→ Work to complete:
Give the number of lines in the records below that hold "Zealand"; nothing else is needed.
Segment Start: Material for the task
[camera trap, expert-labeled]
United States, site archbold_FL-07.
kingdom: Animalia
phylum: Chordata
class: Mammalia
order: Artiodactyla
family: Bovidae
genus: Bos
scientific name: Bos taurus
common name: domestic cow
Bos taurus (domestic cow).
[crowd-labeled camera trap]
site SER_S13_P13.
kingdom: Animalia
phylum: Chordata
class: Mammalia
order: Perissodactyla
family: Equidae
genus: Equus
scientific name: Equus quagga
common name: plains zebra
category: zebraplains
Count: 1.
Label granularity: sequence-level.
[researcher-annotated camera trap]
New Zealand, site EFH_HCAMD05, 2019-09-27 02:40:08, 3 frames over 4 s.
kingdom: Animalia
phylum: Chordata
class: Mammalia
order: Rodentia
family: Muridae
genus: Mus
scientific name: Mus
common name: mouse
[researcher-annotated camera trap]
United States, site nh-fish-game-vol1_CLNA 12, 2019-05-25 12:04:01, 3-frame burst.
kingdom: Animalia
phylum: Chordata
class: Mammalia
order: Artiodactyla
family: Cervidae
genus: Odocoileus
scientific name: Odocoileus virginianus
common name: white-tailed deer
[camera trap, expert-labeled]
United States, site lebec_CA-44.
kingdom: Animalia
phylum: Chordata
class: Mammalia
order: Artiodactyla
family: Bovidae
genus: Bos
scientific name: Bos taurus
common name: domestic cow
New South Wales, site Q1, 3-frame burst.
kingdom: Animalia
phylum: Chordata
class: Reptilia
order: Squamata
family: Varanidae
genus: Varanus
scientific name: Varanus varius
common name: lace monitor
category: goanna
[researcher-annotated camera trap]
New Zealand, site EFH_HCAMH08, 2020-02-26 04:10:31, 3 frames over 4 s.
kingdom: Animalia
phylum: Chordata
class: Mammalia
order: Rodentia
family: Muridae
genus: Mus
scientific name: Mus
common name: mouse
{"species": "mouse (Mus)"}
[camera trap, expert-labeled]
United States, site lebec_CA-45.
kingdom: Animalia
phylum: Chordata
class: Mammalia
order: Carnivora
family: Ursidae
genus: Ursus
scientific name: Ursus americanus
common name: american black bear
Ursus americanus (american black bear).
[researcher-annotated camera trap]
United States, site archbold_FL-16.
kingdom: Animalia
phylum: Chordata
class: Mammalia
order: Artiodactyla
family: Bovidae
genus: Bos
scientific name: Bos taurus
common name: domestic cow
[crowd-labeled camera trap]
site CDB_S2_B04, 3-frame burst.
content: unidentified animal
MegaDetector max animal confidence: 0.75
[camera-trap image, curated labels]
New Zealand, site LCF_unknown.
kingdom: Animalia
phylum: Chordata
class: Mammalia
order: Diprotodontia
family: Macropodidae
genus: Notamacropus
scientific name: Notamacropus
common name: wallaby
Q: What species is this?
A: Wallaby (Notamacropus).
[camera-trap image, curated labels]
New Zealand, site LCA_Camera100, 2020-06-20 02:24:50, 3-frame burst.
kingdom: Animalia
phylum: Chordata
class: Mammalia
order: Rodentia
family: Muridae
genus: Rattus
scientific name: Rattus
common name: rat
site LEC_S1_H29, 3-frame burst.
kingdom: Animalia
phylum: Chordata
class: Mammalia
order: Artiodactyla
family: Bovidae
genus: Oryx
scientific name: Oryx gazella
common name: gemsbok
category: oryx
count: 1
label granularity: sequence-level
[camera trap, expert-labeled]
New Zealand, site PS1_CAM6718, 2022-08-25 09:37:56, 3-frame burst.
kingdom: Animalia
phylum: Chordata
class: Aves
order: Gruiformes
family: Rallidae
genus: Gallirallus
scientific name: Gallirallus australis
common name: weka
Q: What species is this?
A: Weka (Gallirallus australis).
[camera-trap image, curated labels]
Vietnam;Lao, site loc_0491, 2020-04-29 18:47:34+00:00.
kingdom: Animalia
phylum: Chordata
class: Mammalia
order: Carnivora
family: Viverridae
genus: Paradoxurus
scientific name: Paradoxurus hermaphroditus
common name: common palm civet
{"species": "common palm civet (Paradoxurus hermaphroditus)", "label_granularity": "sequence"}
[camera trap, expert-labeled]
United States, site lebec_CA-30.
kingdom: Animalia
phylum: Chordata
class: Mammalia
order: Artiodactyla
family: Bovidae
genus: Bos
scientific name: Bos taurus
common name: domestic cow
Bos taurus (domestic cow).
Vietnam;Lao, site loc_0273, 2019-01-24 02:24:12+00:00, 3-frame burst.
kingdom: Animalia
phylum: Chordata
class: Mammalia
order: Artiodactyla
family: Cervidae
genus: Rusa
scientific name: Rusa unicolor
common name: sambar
Segment End: Material for the task
→ Response area:
5